Segment Start: Excerpt provided

How to Increase Brand Awareness through Partnership

Derrick Lin

Global

Written by Rick Aguilar, a freelance writer and an avid healthy life style activist. He lives in Los Angeles, California.

Brand awareness is no easy feat, which is just one reason why companies spend so much money on professional packaging designs. For starters, branding alone doesn’t guarantee brand awareness. You can allocate millions of dollars to custom logos and tag lines and color schemes, only to find that your efforts slip completely under the radar, generating no real connection with the general public. Sure, we would all love to be the next Coca-Cola, whose design is synonymous with refreshment, but few businesses are so fortunate. If you want to increase your own brand awareness, you need to get creative. Here is one powerful tool you may not have considered: business partnerships.

Business Partnerships – The Key to Brand Awareness

Unless you have been living in a cave for the last two decades, you have undoubtedly heard of Pixar Animation Studios. Responsible for such legendary animated epics as Toy Story, Monsters Inc., and Wall-E, Pixar is a real force to be reckoned with in Hollywood. Pixar has been around since 1979, but you probably didn’t know anything about the company until 1995. Why? Because that’s when they began releasing feature films with Walt Disney Studios. That business partnership shot Pixar into the stratosphere, after the company had spent years struggling to stay afloat. Now Pixar is a household name.

Forging Your Own Business Partnerships

By partnering with other established businesses, you can raise your own public profile and show consumers what you’re truly made of. You need to find businesses that appeal to the same audience with which you want to connect, and you need to offer something that fulfills a specific need of that audience.

Let’s just use packaging as an example. If you run a design firm that specializes in product packaging, you have a world of potential partners at your fingertips. Quality packaging catches the eye of consumers, and you have the skills to help businesses achieve just that effect. I mean, would you be excited about an orange juice bottle that simply featured the words “Orange Juice” against a plain brown background? Not a chance.

Segment End: Excerpt provided

*What to do*.
• A. According to the article on brand awareness through partnership, in what year did Pixar start releasing feature films with Walt Disney Studios?
• B. Write out the part of the brand-awareness article between "Unless you have" and "a household name.", inclusive.
• C. Write the next part of the article on building brand awareness through business partnerships, picking up after its final sentence.

Segment Start: Stored data

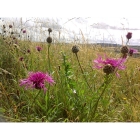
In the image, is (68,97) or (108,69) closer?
(108,69)

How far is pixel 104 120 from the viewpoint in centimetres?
120

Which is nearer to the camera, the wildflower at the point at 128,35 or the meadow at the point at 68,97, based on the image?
the meadow at the point at 68,97

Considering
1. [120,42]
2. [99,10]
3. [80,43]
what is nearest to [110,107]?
[120,42]

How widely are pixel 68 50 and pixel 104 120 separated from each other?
916 millimetres

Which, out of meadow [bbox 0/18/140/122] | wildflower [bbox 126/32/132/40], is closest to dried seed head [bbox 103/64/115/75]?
meadow [bbox 0/18/140/122]

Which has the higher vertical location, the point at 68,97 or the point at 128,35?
the point at 128,35

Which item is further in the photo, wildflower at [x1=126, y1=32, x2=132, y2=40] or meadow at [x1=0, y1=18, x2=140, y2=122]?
wildflower at [x1=126, y1=32, x2=132, y2=40]

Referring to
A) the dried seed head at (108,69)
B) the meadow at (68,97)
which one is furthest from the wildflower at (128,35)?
the dried seed head at (108,69)

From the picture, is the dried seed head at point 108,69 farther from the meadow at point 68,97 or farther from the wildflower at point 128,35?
the wildflower at point 128,35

Segment End: Stored data

*Answers to the problems*.
• A. 1995

• B.
Unless you have been living in a cave for the last two decades, you have undoubtedly heard of Pixar Animation Studios. Responsible for such legendary animated epics as Toy Story, Monsters Inc., and Wall-E, Pixar is a real force to be reckoned with in Hollywood. Pixar has been around since 1979, but you probably didn’t know anything about the company until 1995. Why? Because that’s when they began releasing feature films with Walt Disney Studios. That business partnership shot Pixar into the stratosphere, after the company had spent years struggling to stay afloat. Now Pixar is a household name.

• C.
At A Hundred Monkeys branding agency, we have long witnessed the power of business partnerships on a variety of fronts, and we commonly work with our clients to find the kinds of partnerships that mutually benefit all involved parties.

Finding Partners

So maybe you’re thinking, “This all sounds great in theory, but I can’t just barge into the Coca-Cola headquarters and ask for a partnership.” This is probably true, but the key to establishing partnerships is to emphasize what you have to offer. Don’t focus on how the partnership benefits you (even if that’s the end goal); instead, reach out to complementary—but not competing—businesses, and emphasize how a partnership would benefit their own interests.

To refer back to our previous example, let’s say you specialize in product packaging designs. You can emphasize how your own skills will benefit the branding interests of your potential partners. They in turn will promote your own business and provide you with a wealth of exposure. This is just one very simple example, but the point is to think about how your potential partners might feel persuaded to pursue a mutually beneficial agreement. By branching out with partners, you reach new consumers who would never otherwise find your product or service, and your brand awareness naturally blossoms over time. Just be patient. Brand awareness doesn’t happen overnight, and even Apple—one of the most readily recognized and successful brands of the past decade—was once the laughingstock of its industry. So never give up.